Looly

**Name of the Vulnerable Software and Affected Versions** hutool-core version 5.8.23 **Description** The issue is related to an infinite loop in the `StrSplitter.splitByRegex` function, which can be exploited by attackers to cause a Denial of Service (DoS) via manipulation of the first two parameters, `parameter1` and `parameter2`. **Recommendations** For hutool-core version 5.8.23, consider disabling the `StrSplitter.splitByRegex` function until a patch is available to prevent potential Denial of Service (DoS) attacks.
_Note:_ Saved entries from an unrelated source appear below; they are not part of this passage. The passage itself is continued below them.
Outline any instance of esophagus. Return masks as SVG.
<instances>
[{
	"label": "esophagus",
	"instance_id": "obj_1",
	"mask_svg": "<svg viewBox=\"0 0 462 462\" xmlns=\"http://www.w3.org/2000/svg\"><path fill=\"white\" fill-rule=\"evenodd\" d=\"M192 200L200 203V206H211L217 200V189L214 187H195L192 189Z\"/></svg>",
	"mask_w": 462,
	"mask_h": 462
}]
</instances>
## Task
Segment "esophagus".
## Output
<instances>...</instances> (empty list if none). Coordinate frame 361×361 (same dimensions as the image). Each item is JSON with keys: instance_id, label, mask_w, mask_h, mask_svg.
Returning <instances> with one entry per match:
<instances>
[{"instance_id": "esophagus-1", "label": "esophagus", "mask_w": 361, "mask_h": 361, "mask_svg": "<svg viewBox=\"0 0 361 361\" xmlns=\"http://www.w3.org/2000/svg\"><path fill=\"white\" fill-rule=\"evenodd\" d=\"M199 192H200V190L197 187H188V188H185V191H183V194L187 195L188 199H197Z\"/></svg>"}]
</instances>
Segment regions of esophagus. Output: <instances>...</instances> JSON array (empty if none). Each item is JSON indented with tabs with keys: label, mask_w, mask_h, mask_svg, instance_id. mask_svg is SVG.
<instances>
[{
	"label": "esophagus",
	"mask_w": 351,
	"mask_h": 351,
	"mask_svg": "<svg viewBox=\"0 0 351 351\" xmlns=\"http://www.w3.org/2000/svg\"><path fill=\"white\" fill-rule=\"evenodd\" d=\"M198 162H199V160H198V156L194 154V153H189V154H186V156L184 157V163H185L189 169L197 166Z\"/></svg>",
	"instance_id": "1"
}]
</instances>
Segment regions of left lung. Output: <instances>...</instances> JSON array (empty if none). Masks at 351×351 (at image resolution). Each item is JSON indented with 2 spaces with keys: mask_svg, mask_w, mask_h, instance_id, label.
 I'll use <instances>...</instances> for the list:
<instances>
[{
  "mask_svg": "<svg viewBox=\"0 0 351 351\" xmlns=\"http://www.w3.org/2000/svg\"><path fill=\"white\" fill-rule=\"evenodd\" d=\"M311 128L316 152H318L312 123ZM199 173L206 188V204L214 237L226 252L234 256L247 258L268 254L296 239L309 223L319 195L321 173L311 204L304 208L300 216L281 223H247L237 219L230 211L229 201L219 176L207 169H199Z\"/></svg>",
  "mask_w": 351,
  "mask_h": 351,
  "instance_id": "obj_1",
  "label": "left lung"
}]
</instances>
**Name of the Vulnerable Software and Affected Versions** hutool-core version 5.8.23 **Description** The NumberUtil.toBigDecimal method in hutool-core was discovered to contain a stack overflow. **Recommendations** For hutool-core version 5.8.23, consider disabling the `toBigDecimal()` method in the `NumberUtil` class as a temporary workaround until a patch is available.

**Name of the Vulnerable Software and Affected Versions** Hutool version 5.7.18 **Description** The issue concerns the ignoring of all TLS/SSL certificate validation in Hutool's HttpRequest. **Recommendations** For Hutool version 5.7.18, update to a version that properly validates TLS/SSL certificates to resolve the issue. At the moment, there is no information about a newer version that contains a fix for this vulnerability.